The code $UWHPSC/codes/project/laplace_mc.py illustrates this. Run this code with plot_walk = True to see plots of a few random walks on a coarse grid, or with plot_walk = False to report the solution after many random walks on a finer grid.

With this lattice random walk we do not expect the approximate solution to converge to the true solution of the PDE, as the number of trials increases. Instead we expect it to converge to the solution of the linear system determined by the finite difference method described above. In other words if we choose \((x_0,y_0) = (x_i, y_j)$ for some grid point :math:`(i,j)\) then we expect the Monte Carlo solution to converge to \(U_{ij}\) rather than to \(u(x_i,y_j)\).

**Why does this work?** Here’s one way to think about it.
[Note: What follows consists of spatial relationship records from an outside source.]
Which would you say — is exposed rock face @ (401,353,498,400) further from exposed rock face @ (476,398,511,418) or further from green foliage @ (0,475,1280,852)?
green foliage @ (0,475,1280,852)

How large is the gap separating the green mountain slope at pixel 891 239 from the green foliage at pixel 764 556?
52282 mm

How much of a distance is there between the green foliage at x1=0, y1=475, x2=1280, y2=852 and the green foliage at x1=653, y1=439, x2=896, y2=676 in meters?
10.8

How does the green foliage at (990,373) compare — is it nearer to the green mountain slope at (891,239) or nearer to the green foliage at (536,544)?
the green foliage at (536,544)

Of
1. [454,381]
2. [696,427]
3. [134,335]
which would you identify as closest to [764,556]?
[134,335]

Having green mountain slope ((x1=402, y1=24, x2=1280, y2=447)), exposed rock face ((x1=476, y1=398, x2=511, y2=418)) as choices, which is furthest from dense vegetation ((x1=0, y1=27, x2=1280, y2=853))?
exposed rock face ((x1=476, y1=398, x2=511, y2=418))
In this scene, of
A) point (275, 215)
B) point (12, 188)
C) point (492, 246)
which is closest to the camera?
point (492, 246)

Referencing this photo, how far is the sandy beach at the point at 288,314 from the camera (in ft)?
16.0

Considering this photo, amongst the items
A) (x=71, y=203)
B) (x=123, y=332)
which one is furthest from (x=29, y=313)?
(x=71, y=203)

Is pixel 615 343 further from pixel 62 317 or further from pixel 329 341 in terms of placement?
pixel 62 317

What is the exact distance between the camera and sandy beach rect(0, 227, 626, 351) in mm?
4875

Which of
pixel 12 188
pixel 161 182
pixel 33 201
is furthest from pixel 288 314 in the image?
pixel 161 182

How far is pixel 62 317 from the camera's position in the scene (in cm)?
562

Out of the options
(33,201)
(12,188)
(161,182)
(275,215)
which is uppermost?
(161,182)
Suppose doing this
random walk starting at \(u(x_i,y_j)\) converges to some value \(E_{ij}\),
the expected value of u at the boundary hit when starting a random walk at this
point. If \((x_i,y_j)\) is one of the boundary points then
\(E_{ij} = U_{ij}\) since we immediately hit the boundary with zero
steps, so every random walk starting at this point returns \(u\) at this
point. On the other hand, if \((x_i,y_j)\) is an interior point, then
after a single step of the random walk we will be at one of the four
neighbors. Continuing our original random walk from this point is
equivalent to starting a new random walk at this point. So for example
any random walk that first takes a step to the right from \((x_i,y_j)\)
to \((x_{i+1},y_j)\) has the same expected boundary value as obtained
from all random walks starting at \((x_{i+1},y_j)\), i.e. the value
\(E_{i+1,j}\). But only 1/4 of the random walks starting at
\((x_i,y_j)\) go first to the right. So the expected value over all
walks starting at \((x_i,y_j)\) is expected to be the average of the
expected value when starting at any of the 4 neighbors. In other words,

\(E_{ij} = \frac 1 4 (E_{i-1,j} + E_{i+1,j} + E_{i,j-1} + E_{i,j+1})\)

But this means \(E_{ij}\) satisfies the same linear system of equations as \(U_{ij}\) (and also the same boundary conditions), and hence must be the same.